Selective antagonism of muscarinic receptors is neuroprotective in peripheral
Authors Calcutt NA, Smith DR, Frizzi K, Sabbir MG, Chowdhury SK, Mixcoatl-Zecuatl T,
Saleh A, Muttalib N, Van der Ploeg R, Ochoa J, Gopaul A, Tessler L, Wess J,
Jolivalt CG, Fernyhough P
Submitted By Corinne Jolivalt on 1/31/2017
Status Published
Journal The Journal of clinical investigation
Year 2017
Date Published 2/1/2017
Volume : Pages 127 : 608 - 622
PubMed Reference 28094765
Abstract Sensory neurons have the capacity to produce, release, and respond to
acetylcholine (ACh), but the functional role of cholinergic systems in adult
mammalian peripheral sensory nerves has not been established. Here, we have
reported that neurite outgrowth from adult sensory neurons that were maintained
under subsaturating neurotrophic factor conditions operates under cholinergic
constraint that is mediated by muscarinic receptor-dependent regulation of
mitochondrial function via AMPK. Sensory neurons from mice lacking the
muscarinic ACh type 1 receptor (M1R) exhibited enhanced neurite outgrowth,
confirming the role of M1R in tonic suppression of axonal plasticity.
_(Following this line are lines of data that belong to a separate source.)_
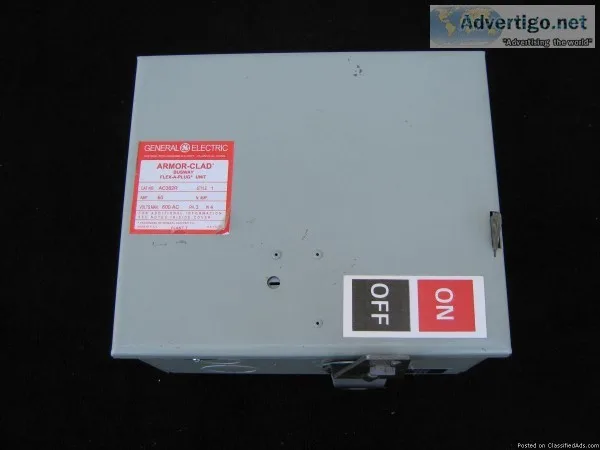 General Electric Armor Clad Busway Flex A Plug Unit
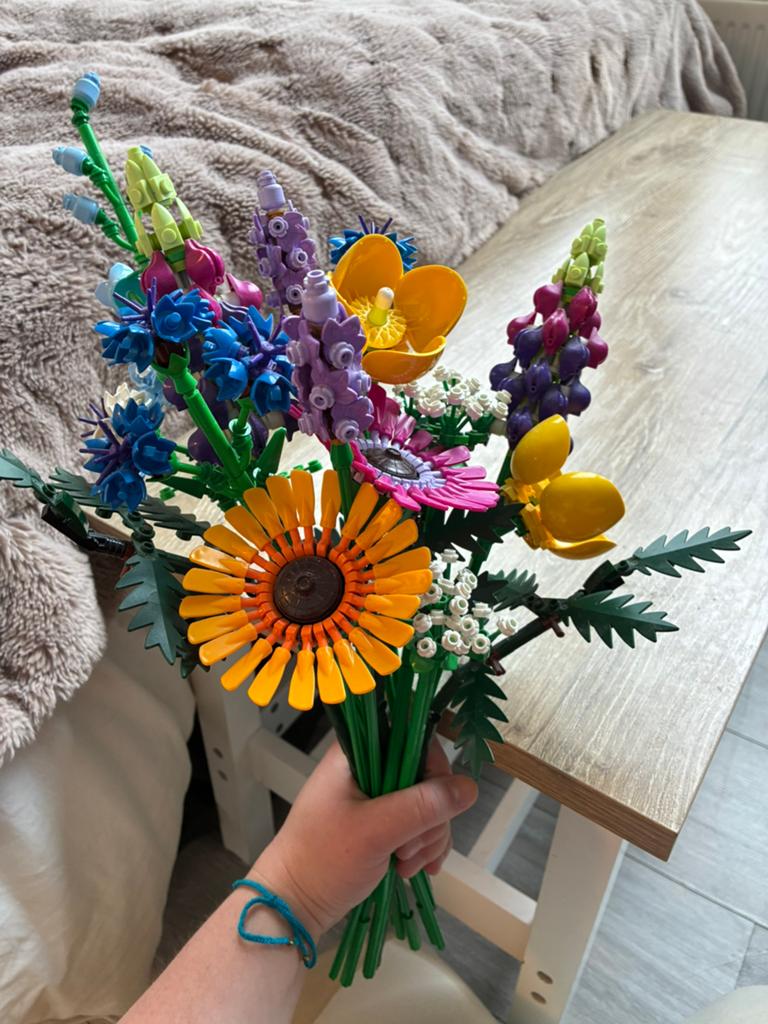 lego bloemen, Kinderen en Baby's, Speelgoed | Duplo en Lego, Ophalen, Zo goed als nieuw, Lego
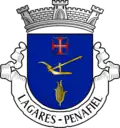 Brasão de armas de Lagares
M1R-deficient mice made diabetic with streptozotocin were protected from
physiological and structural indices of sensory neuropathy. Pharmacological
blockade of M1R using specific or selective antagonists, pirenzepine, VU0255035,
or muscarinic toxin 7 (MT7) activated AMPK and overcame diabetes-induced
mitochondrial dysfunction in vitro and in vivo. These antimuscarinic drugs
prevented or reversed indices of peripheral neuropathy, such as depletion of
sensory nerve terminals, thermal hypoalgesia, and nerve conduction slowing in
diverse rodent models of diabetes. Pirenzepine and MT7 also prevented peripheral
neuropathy induced by the chemotherapeutic agents dichloroacetate and paclitaxel
or HIV envelope protein gp120. As a variety of antimuscarinic drugs are approved
for clinical use against other conditions, prompt translation of this
therapeutic approach to clinical trials is feasible.